6. What are the "hot" areas of interest in the contact center, i.e. self service, analytics, customer retention?

Voice is still the most preferred method for a customer to get to the correct answer point, whether it’s to a human or a Self-Service application. Today, natural language understanding and call steering is improving the contact center’s main goal to answer the caller quickly and provide the correct answer on the first try. We have reached the apex where the business drivers have met the cost points and natural language is becoming a common consideration as part of the solution.

Furthermore, the "virtualized" nature of IP networking means that agent staffing can be much more flexible, for call coverage, Expert coverage, skill-based routing, follow-the-sun routing, and offshoring/nearshoring giving you a lot more options when trying to optimize your human resources.

The new analytics again, is an area where IP’s natural advantages shine. Being able to integrate business systems with the contact center via IP could help produce more complete results in new analytics to prove the ROI and reward success where it is achieved such as the agent skills, communications savings, and customer satisfaction improvements. The ability to use all of this disparate information together is known as contact center analytics. Nortel provides this integrated data via its "Business Reporting Portal." We acknowledge that analytics capabilities still tend to be homegrown, and aren’t yet coming out as part of ERP packages.
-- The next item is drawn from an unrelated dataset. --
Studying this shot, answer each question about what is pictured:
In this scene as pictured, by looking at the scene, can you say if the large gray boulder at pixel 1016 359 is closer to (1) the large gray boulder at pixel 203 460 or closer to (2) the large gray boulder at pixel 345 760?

But the business will get a tremendous step up as usage becomes more prevalent and they are brought into the regular reports that contact center managers use to run their operations. Nortel Expert Anywhere taps the expertise where and when it needs to improve upon that goal.

Looking further out, being device independent is the next big thing. Self Service applications started as DTMF, menu driven applications with multi-level menus to complete a task. As the Self Service applications interfaced with more data (TCP/IP, CTI, databases, XML), the applications became more complex. Speech became the next evolution to reduce the complexity. Technologies such as voice recognition, speaker verification, natural language allow the users to interface with the Self Service application in a natural and efficient manner. The next step in Self Service will be more of a revolution, than an evolution. Applications will no longer be traditional IVR applications. They will include Speech, Video, and Chat and will involve multiple devices. The Self Service platform will emerge as a multimodal portal to allow users to interact to an application with the device of their choice. I can envision most traditional IVR applications being offered via a chat session. The user would initiate a chat by posing a question. Using technologies such as Natural Language Understanding, the text can be parsed to determine "meaning". The answer can then be retrieved from an external source and the Self Service application can "respond" via a chat session.

7. What are biggest challenges that Nortel faces in the next 12 months?

Our business transformation efforts are part of making Nortel an easier company with which to do business. Customers will see the end result of simplified processes, uniform tools, cross-functional collaboration, and quality that’s built into the beginning of a product’s lifecycle, among other benefits. This is our roadmap for building investor value and a great company.

We will continue to focus our efforts on developing those market segments where we can be successful. And we will be recognized for outstanding quality and predictability in the delivery of solutions that provide customer value.

Nortel will continue to support new standards and multi-vendor interoperability, and we will continue to focus on enabling secure communications while enhancing the mobility of our solutions to extend feature support across a host of end user devices.